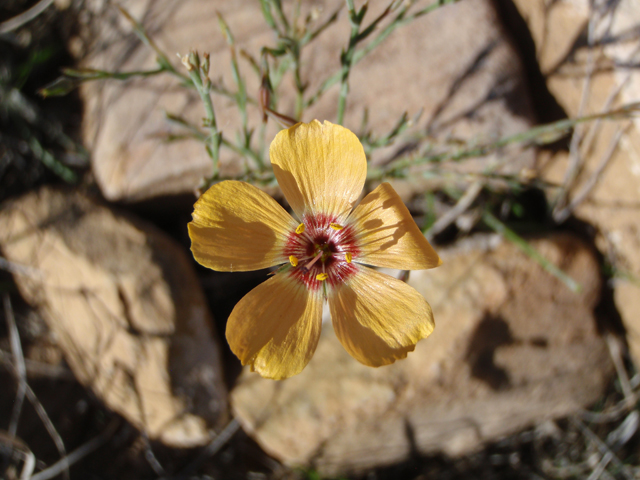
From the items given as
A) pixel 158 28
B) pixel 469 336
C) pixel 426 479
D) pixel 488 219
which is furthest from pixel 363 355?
pixel 158 28

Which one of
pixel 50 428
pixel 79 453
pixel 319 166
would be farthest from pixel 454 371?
pixel 50 428

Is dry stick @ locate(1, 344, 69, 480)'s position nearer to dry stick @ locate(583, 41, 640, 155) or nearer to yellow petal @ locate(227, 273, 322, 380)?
yellow petal @ locate(227, 273, 322, 380)

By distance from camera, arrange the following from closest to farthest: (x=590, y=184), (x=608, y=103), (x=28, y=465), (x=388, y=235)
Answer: (x=388, y=235) → (x=608, y=103) → (x=590, y=184) → (x=28, y=465)

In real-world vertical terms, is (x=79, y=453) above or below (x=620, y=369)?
above

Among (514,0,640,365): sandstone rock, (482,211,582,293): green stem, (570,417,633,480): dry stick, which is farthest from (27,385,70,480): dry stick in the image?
(514,0,640,365): sandstone rock

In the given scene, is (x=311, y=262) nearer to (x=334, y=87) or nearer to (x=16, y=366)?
(x=334, y=87)

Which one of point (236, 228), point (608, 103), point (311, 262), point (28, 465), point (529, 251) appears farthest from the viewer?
point (28, 465)

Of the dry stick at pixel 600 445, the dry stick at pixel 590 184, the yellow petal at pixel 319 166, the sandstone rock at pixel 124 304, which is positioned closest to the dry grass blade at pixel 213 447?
the sandstone rock at pixel 124 304
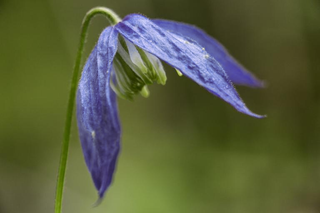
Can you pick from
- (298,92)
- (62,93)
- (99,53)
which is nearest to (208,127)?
(298,92)

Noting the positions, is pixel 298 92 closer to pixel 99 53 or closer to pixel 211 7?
pixel 211 7

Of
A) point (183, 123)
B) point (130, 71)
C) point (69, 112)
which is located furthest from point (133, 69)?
point (183, 123)

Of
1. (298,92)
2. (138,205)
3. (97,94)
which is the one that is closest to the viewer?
(97,94)

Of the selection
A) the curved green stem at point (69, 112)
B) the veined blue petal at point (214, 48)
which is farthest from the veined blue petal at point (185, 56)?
the veined blue petal at point (214, 48)

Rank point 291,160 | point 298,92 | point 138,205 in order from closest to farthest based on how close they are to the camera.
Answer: point 138,205 < point 291,160 < point 298,92

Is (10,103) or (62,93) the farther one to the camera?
(62,93)

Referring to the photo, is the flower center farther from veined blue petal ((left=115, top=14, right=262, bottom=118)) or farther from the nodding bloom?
veined blue petal ((left=115, top=14, right=262, bottom=118))
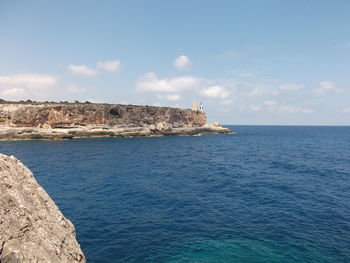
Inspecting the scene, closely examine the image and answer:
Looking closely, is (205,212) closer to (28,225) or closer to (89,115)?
(28,225)

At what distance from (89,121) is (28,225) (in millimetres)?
109649

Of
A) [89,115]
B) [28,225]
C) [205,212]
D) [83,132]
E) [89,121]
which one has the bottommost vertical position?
[205,212]

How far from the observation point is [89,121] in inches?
4412

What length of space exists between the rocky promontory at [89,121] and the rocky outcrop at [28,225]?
95.1 meters

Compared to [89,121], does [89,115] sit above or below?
above

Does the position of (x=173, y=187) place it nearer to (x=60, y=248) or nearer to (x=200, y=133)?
(x=60, y=248)

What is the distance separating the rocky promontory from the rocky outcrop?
95120 millimetres

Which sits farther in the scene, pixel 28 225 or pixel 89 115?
pixel 89 115

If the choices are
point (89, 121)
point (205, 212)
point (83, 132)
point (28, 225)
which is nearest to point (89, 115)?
point (89, 121)

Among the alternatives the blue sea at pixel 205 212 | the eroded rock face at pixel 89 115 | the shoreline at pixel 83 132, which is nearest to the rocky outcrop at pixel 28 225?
the blue sea at pixel 205 212

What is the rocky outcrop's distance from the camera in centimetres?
809

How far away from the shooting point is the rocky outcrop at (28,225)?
8086 millimetres

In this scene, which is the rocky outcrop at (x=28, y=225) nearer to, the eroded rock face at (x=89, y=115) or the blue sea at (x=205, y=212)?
the blue sea at (x=205, y=212)

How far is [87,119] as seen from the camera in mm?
111125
------------------------------------
# [GOAL OF THE EXERCISE]
Print all of the lines above verbatim, leaving out the pictures.

# [WRITTEN ANSWER]
From the items given as
A) pixel 158 28
B) pixel 469 336
C) pixel 426 479
D) pixel 488 219
which is furthest from pixel 363 355?
pixel 158 28

Which one of
pixel 50 428
pixel 79 453
pixel 319 166
would be farthest from pixel 454 371?
pixel 50 428

Is dry stick @ locate(1, 344, 69, 480)'s position nearer to dry stick @ locate(583, 41, 640, 155) or nearer to yellow petal @ locate(227, 273, 322, 380)?
yellow petal @ locate(227, 273, 322, 380)

By distance from camera, arrange the following from closest to farthest: (x=590, y=184), (x=608, y=103), (x=28, y=465), (x=388, y=235)
Answer: (x=388, y=235) → (x=608, y=103) → (x=590, y=184) → (x=28, y=465)

In real-world vertical terms, is (x=79, y=453) above or below (x=620, y=369)?
above

Among (514,0,640,365): sandstone rock, (482,211,582,293): green stem, (570,417,633,480): dry stick, which is farthest from (27,385,70,480): dry stick in the image?
(514,0,640,365): sandstone rock

In the given scene, is (x=311, y=262) nearer to (x=334, y=87) or nearer to (x=16, y=366)?
(x=334, y=87)

Which one of point (236, 228), point (608, 103), point (311, 262), point (28, 465), point (529, 251) appears farthest from the viewer?
point (28, 465)

Of the dry stick at pixel 600 445, the dry stick at pixel 590 184, the yellow petal at pixel 319 166, the sandstone rock at pixel 124 304, which is positioned closest to the dry grass blade at pixel 213 447?
the sandstone rock at pixel 124 304
Can you pick from
- (298,92)
- (62,93)
- (99,53)
which is nearest to (208,127)?
(298,92)

Noting the positions, is pixel 298 92 closer to pixel 99 53 or closer to pixel 211 7?
pixel 211 7

Of
A) point (183, 123)
B) point (130, 71)
C) point (69, 112)
which is located furthest from point (133, 69)?
point (183, 123)

Of
1. (298,92)
2. (138,205)
3. (97,94)
which is the one that is closest to the viewer?
(97,94)

Of the selection
A) the curved green stem at point (69, 112)
B) the veined blue petal at point (214, 48)
which is farthest from the veined blue petal at point (185, 56)?
the veined blue petal at point (214, 48)

Rank point 291,160 | point 298,92 | point 138,205 in order from closest to farthest based on how close they are to the camera.
Answer: point 138,205 < point 291,160 < point 298,92

Is (10,103) or (62,93) the farther one to the camera?
(62,93)

Referring to the photo, is the flower center farther from veined blue petal ((left=115, top=14, right=262, bottom=118)) or farther from the nodding bloom?
veined blue petal ((left=115, top=14, right=262, bottom=118))
Inspecting the scene, closely examine the image and answer:
Looking closely, is (205,212) closer to (28,225) or closer to (89,115)?
(28,225)

At what distance from (89,121) is (28,225) (in millimetres)?
109649

Of
A) [89,115]
B) [28,225]
C) [205,212]
D) [83,132]
E) [89,121]
which one has the bottommost vertical position?
[205,212]

How far from the observation point is [89,121] in inches?
4412

What length of space exists between the rocky promontory at [89,121] and the rocky outcrop at [28,225]?
95.1 meters

Compared to [89,121], does [89,115] sit above or below?
above

Does the position of (x=173, y=187) place it nearer to (x=60, y=248) or nearer to (x=200, y=133)?
(x=60, y=248)

What is the distance separating the rocky promontory from the rocky outcrop?
95120 millimetres

Which sits farther in the scene, pixel 28 225 or pixel 89 115?
pixel 89 115

If the choices are
point (89, 121)
point (205, 212)
point (83, 132)
point (28, 225)
which is nearest to point (89, 115)?
point (89, 121)

Among the alternatives the blue sea at pixel 205 212 | the eroded rock face at pixel 89 115 | the shoreline at pixel 83 132, which is nearest to the rocky outcrop at pixel 28 225?
the blue sea at pixel 205 212

What is the rocky outcrop's distance from the camera in centimetres?
809

How far away from the shooting point is the rocky outcrop at (28,225)?
8086 millimetres

In this scene, which is the rocky outcrop at (x=28, y=225) nearer to, the eroded rock face at (x=89, y=115) or the blue sea at (x=205, y=212)?
the blue sea at (x=205, y=212)

How far is [87,119] as seen from the camera in mm?
111125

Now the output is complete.